Monde

Urgence au camp de Moria

Le 9 septembre, plusieurs incendies ont ravagé le camp de réfugiés de Moria, sur l’île de Lesbos, en Grèce. Du jour au lendemain, les 12 000 personnes qui vivaient là se sont retrouvées à la rue.

Article écrit le 15 septembre 2020 à 07h00 par MV & CG. Temps de lecture :
AFP

C’est quoi le camp de Moria ?

Rejoindre l’Europe, c’est ce que souhaitent de nombreux réfugiés venus d'Afghanistan, de Syrie, de Somalie ou du Congo. Ils fuient la guerre ou la pauvreté. Chaque année, ils sont des milliers à rejoindre l’île grecque de Lesbos. Elle est tout près de la Turquie et représente pour eux une porte d’entrée vers l’Angleterre, la France ou l’Allemagne où ils espèrent vivre une vie meilleure.

Lorsqu’ils arrivent sur l’île, ces migrants sont placés dans un endroit prévu pour les accueillir : le camp de Moria. Ils sont obligés de rester là tant qu’on ne leur a pas dit si oui ou non, ils peuvent rester en Europe. Ce qui peut prendre des années. Depuis 2015, le camp est surpeuplé. Ils sont 12 000 alors qu’il n'est conçu que pour 3000 personnes. Les conditions de vie y sont très difficiles. Les personnes manquent d’eau, de nourriture, de place. Tout est très sale et dangereux.

Que s’est-il passé ?

_DONNÉES FOURNIES_:

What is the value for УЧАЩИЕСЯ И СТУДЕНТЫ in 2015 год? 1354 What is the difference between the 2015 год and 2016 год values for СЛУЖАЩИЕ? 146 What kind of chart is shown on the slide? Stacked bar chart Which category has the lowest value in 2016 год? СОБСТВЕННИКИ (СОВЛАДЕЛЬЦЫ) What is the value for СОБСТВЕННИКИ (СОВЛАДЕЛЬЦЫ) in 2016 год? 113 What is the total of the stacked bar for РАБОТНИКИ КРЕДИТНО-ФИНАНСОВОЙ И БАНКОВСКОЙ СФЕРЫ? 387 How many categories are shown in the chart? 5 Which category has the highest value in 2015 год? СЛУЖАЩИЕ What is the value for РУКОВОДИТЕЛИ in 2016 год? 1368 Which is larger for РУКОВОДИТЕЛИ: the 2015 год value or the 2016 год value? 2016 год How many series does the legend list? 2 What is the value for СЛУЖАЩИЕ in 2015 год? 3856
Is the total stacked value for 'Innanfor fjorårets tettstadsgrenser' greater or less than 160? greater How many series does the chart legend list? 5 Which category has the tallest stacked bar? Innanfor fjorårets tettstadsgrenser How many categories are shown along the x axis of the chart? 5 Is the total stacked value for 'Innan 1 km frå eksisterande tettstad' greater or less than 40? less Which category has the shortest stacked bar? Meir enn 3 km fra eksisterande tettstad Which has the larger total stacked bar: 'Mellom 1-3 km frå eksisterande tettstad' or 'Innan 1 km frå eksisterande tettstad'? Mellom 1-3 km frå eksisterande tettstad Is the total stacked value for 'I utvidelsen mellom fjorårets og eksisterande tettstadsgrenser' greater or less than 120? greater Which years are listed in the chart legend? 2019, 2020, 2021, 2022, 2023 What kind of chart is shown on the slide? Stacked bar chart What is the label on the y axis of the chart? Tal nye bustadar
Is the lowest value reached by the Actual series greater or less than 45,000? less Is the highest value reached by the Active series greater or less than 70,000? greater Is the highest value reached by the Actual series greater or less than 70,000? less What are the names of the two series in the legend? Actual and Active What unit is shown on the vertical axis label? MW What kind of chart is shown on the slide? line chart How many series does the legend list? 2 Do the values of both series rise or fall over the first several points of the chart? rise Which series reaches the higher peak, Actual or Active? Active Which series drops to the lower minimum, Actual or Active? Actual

_À VOUS_: Poursuivez l'article sur l'incendie du camp de Moria en rédigeant la suite de l'intertitre « Que s'est-il passé ? ».

_RÉPONSE RÉDIGÉE_:
 Dans la matinée du 9 septembre, le camp tout entier est parti en fumée. Plusieurs incendies poussés par des vents forts ont détruit les affaires et les abris des habitants. Si personne n’a été blessé, ceux qui vivaient dans le camp se sont retrouvés sans nulle part où aller. 

Que vont devenir les personnes qui vivaient là ?

 Le gouvernement grec a décidé d’installer de nouvelles tentes dans une grande ville de l’île, Mytilène, en attendant de construire de nouvelles zones d’accueil sur le territoire. Mais les personnes qui vivaient à Moria ne veulent pas d’un nouveau camp. Pour elles, c’est le moment ou jamais d’obliger les pays européens à s’occuper d’elles. Pour le moment, 10 d'entre eux ont décidé d’accueillir 400 enfants qui habitaient le camp sans leur famille. Mais les adultes ne savent pas encore s’ils pourront quitter l’île de Lesbos. C’est aux pays de l’Union européenne de décider.